Dr. Alison Van Eenennaam’s current research projects include the development of genomic approaches to select for cattle that are less susceptible to disease, the development of genome editing approaches for livestock, and applied uses of DNA-based information on commercial beef cattle operations. In addition, she does a lot of public outreach on biotechnology and animal agriculture, both frequently misunderstood and often contentious topics.
Daniel Voytas, Ph.D.
Chief Scientific Officer, Calyxt
Professor, Director of the Center for Genome Engineering
Department of Genetics, Cell Biology & Development
University of Minnesota
Title: Editing the plant genome
The Voytas laboratory is focused on developing methods for modifying genes and genomes in vivo. In 2005, he co-founded the Zinc Finger Consortium, a group of academic scientists interested in implementing zinc finger nuclease technology for gene editing. In 2010, his laboratory developed a new platform for targeted genome modification based on transcription activator-like effector (TALE) proteins. They have implemented methods for the rapid production and testing of TALENs, and laboratories around the world are using their methods to produce TALENs and engineer the genomes of a variety of organisms. In addition to reagent development, the Voytas lab has also implemented strategies to use sequence-specific nucleases to create targeted modifications to plant genomes. They were among the first labs to successfully create targeted knockout mutations, gene replacements and targeted DNA insertions in a variety of plant species. To increase the efficiency of gene editing, they have focused recent efforts on developing novel virus-based vectors, which have broad utility in both monocot and dicot species.
Bart Williams, Ph.D.
Director, Center for Cancer and Cell Biology
Professor, Program in Skeletal Disease and Tumor Microenvironment
Van Andel Research Institute
Title: Genetically engineered mouse models for skeletal disease
The Williams Laboratory is interested in understanding how alterations in the Wnt signaling pathway cause human disease.

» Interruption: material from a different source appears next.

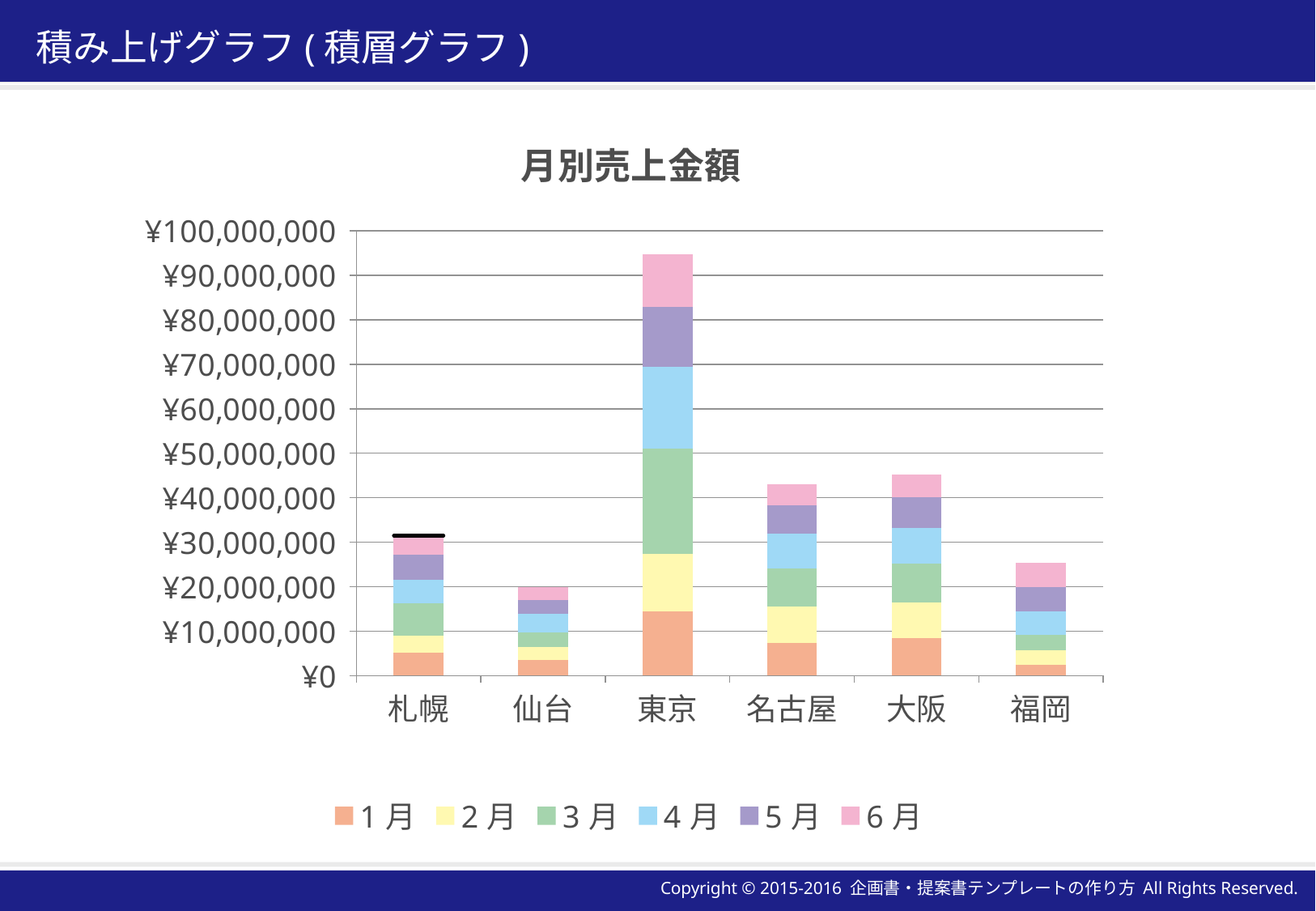
What is the title of the chart? 月別売上金額 Which legend entry is shown in pink, the top segment of each bar? 6月 Is the total value for 東京 greater or less than ¥90,000,000? greater Is the total value for 大阪 greater or less than ¥50,000,000? less What kind of chart is shown on the slide? Stacked bar chart How many cities (categories) are shown on the x axis? 6 How many series does the legend list? 6 Which has the larger total stacked bar, 札幌 or 福岡? 札幌 Is the total value for 名古屋 greater or less than ¥40,000,000? greater Which city has the lowest total stacked bar? 仙台 Which city has the highest total stacked bar? 東京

Wnt signaling is an evolutionarily conserved process that functions in the differentiation of most tissues within the body. Given its central role in growth and differentiation, it is not surprising that alterations in the pathway are among the most common events associated with human cancer. In addition, several other human diseases, including osteoporosis, cardiovascular disease, and diabetes, have been linked to altered regulation of this pathway. A specific focus of the lab’s work is characterizing the role of Wnt signaling in bone formation. We utilize genetically engineered mouse models to gain insight into the role of Wnt signaling in skeletal development and how its dysregulation contributes to skeletal disease.